Textausschnitt
★ ★ ★ ★
Future memories

 „I’ve lost all my future memories.“
Ich bin letztens nochmal über diesen Satz gestolpert, den ich mal in einem Vortrag gehört habe von einer Frau, deren Partner sich das Leben genommen hat.
Und darüber habe ich nochmal eine Weile nachgedacht.
 
Ich glaube, seit dem Sommer ändert sich das Bild ein bisschen.
Bringt eine neue Facette mit auf den Tisch.
So oft ging es nur um die Dinge, von denen ich gemeint habe, dass ich sie tun müsste und nicht getan habe, um ihn und uns irgendwie zu retten.
Jetzt geht es auch mehr um alles, was dadurch verloren gegangen ist. Um die Zukunft, um die wir und ich betrogen wurden. Manchmal fühlt es sich tatsächlich so an. Wie ein Betrug.
 
Und irgendwie hängt daran ja auch immer die Vorstellung, dass alles gut geworden wäre.
Ich versuche mich dann zu erinnern, dass wir das ja gar nicht wissen.
So einige Menschen, die den verstorbenen Freund aus meinen Erzählungen ein bisschen kennen gelernt haben sind der Meinung, dass wir massive Probleme bekommen hätten, die ich damals nicht mal absehen konnte. Ich habe die ganze Dynamik ja auch gar nicht so verstanden. Damals, als ich noch drin hing.
★ ★ ★ ★
Extrahierte Informationen

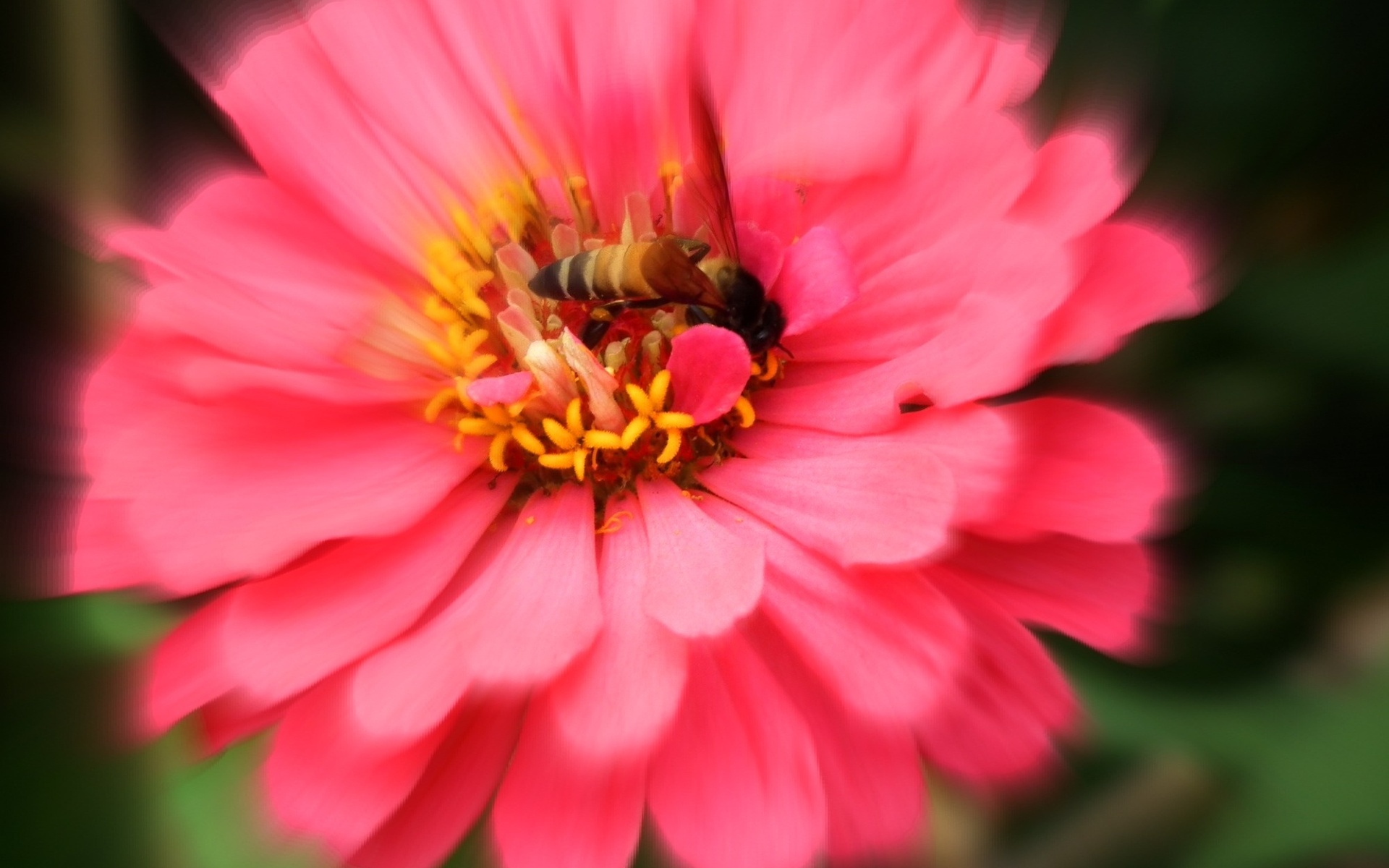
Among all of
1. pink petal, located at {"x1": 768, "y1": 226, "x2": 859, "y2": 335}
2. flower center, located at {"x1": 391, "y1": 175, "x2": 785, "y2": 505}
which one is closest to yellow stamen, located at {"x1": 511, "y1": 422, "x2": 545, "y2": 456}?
flower center, located at {"x1": 391, "y1": 175, "x2": 785, "y2": 505}

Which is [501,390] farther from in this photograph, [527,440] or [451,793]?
[451,793]

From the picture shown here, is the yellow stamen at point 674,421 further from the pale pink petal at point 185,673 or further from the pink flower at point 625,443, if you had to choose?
the pale pink petal at point 185,673

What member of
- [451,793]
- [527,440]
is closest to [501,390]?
[527,440]

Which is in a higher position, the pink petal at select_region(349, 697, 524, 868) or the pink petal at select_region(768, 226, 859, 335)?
the pink petal at select_region(768, 226, 859, 335)

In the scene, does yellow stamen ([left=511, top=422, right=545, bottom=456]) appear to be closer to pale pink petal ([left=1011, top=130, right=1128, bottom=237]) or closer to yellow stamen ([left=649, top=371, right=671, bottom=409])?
yellow stamen ([left=649, top=371, right=671, bottom=409])

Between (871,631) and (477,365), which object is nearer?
(871,631)
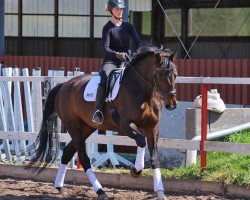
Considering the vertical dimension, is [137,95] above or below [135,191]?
above

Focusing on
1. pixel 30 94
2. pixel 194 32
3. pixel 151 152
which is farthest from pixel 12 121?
pixel 194 32

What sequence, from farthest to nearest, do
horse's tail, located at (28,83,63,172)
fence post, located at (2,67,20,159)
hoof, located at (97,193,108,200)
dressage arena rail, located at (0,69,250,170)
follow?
fence post, located at (2,67,20,159) → horse's tail, located at (28,83,63,172) → dressage arena rail, located at (0,69,250,170) → hoof, located at (97,193,108,200)

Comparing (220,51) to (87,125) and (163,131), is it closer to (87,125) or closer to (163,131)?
(163,131)

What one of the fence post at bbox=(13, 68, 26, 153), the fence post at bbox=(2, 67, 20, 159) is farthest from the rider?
the fence post at bbox=(2, 67, 20, 159)

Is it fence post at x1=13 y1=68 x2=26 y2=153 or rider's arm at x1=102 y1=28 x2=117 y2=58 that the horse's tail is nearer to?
rider's arm at x1=102 y1=28 x2=117 y2=58

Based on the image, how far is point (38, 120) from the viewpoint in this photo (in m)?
13.0

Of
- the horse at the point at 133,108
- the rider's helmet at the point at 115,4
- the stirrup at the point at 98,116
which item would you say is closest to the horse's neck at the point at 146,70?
the horse at the point at 133,108

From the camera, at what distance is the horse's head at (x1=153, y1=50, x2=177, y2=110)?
959 centimetres

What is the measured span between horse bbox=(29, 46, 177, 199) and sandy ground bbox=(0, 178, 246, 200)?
0.84ft

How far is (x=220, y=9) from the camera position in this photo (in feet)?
72.7

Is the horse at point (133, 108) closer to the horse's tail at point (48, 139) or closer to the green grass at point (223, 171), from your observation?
the horse's tail at point (48, 139)

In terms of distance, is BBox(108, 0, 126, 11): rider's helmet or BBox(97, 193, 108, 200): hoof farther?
BBox(108, 0, 126, 11): rider's helmet

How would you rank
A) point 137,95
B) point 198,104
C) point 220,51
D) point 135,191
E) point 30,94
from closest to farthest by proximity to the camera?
point 137,95 → point 135,191 → point 198,104 → point 30,94 → point 220,51

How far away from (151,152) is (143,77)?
0.98 metres
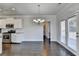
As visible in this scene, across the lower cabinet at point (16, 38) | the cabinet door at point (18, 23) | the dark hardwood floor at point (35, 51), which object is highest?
the cabinet door at point (18, 23)

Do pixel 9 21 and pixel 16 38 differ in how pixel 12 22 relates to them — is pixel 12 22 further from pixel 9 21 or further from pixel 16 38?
pixel 16 38

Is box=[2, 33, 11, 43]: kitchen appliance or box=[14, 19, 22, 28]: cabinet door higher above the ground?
box=[14, 19, 22, 28]: cabinet door

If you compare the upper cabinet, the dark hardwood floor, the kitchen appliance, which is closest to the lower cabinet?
the kitchen appliance

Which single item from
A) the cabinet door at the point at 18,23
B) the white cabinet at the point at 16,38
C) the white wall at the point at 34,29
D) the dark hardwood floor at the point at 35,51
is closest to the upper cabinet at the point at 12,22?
the cabinet door at the point at 18,23

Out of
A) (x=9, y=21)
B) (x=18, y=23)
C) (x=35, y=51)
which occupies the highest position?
(x=9, y=21)

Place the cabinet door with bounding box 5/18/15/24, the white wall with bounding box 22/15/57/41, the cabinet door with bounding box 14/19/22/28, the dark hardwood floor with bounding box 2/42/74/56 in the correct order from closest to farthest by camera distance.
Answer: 1. the dark hardwood floor with bounding box 2/42/74/56
2. the cabinet door with bounding box 14/19/22/28
3. the cabinet door with bounding box 5/18/15/24
4. the white wall with bounding box 22/15/57/41

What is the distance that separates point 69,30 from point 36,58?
19.2 ft

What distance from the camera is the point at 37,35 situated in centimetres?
1198

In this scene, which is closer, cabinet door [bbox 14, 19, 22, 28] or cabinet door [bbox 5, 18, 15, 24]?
cabinet door [bbox 14, 19, 22, 28]

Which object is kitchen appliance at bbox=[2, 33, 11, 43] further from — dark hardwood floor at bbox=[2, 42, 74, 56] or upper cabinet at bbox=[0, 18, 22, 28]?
dark hardwood floor at bbox=[2, 42, 74, 56]

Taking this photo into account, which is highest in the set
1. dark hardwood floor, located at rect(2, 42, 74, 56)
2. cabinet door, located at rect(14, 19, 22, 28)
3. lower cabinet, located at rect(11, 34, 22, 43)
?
cabinet door, located at rect(14, 19, 22, 28)

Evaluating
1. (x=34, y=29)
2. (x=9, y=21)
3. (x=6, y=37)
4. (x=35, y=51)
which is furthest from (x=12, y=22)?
(x=35, y=51)

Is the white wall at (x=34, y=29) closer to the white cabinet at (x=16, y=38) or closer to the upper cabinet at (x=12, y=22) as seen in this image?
the upper cabinet at (x=12, y=22)

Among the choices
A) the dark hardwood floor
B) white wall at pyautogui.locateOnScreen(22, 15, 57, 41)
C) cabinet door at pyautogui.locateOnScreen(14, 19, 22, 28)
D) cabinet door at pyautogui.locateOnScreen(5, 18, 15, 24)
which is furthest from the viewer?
white wall at pyautogui.locateOnScreen(22, 15, 57, 41)
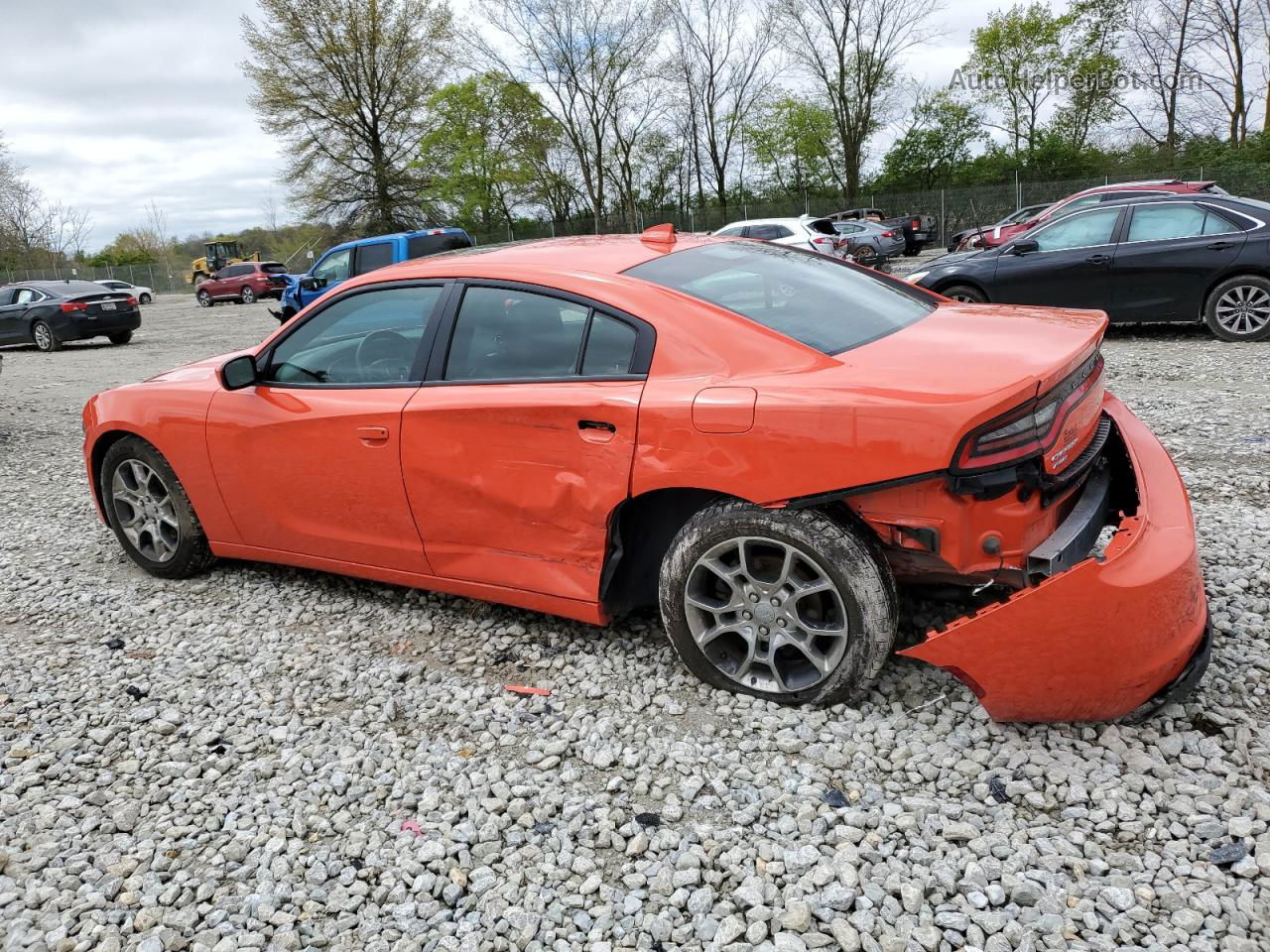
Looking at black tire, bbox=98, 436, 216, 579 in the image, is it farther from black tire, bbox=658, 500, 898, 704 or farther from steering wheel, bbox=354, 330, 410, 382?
★ ★ ★ ★
Deine Aufgabe
Kannst du den Textausschnitt von „Ich versuche mich“ bis „noch drin hing.“ noch einmal wiedergeben und dabei „Freund“ durch „Partner“ ersetzen?

Ausgabe
Ich versuche mich dann zu erinnern, dass wir das ja gar nicht wissen.
So einige Menschen, die den verstorbenen Partner aus meinen Erzählungen ein bisschen kennen gelernt haben sind der Meinung, dass wir massive Probleme bekommen hätten, die ich damals nicht mal absehen konnte. Ich habe die ganze Dynamik ja auch gar nicht so verstanden. Damals, als ich noch drin hing.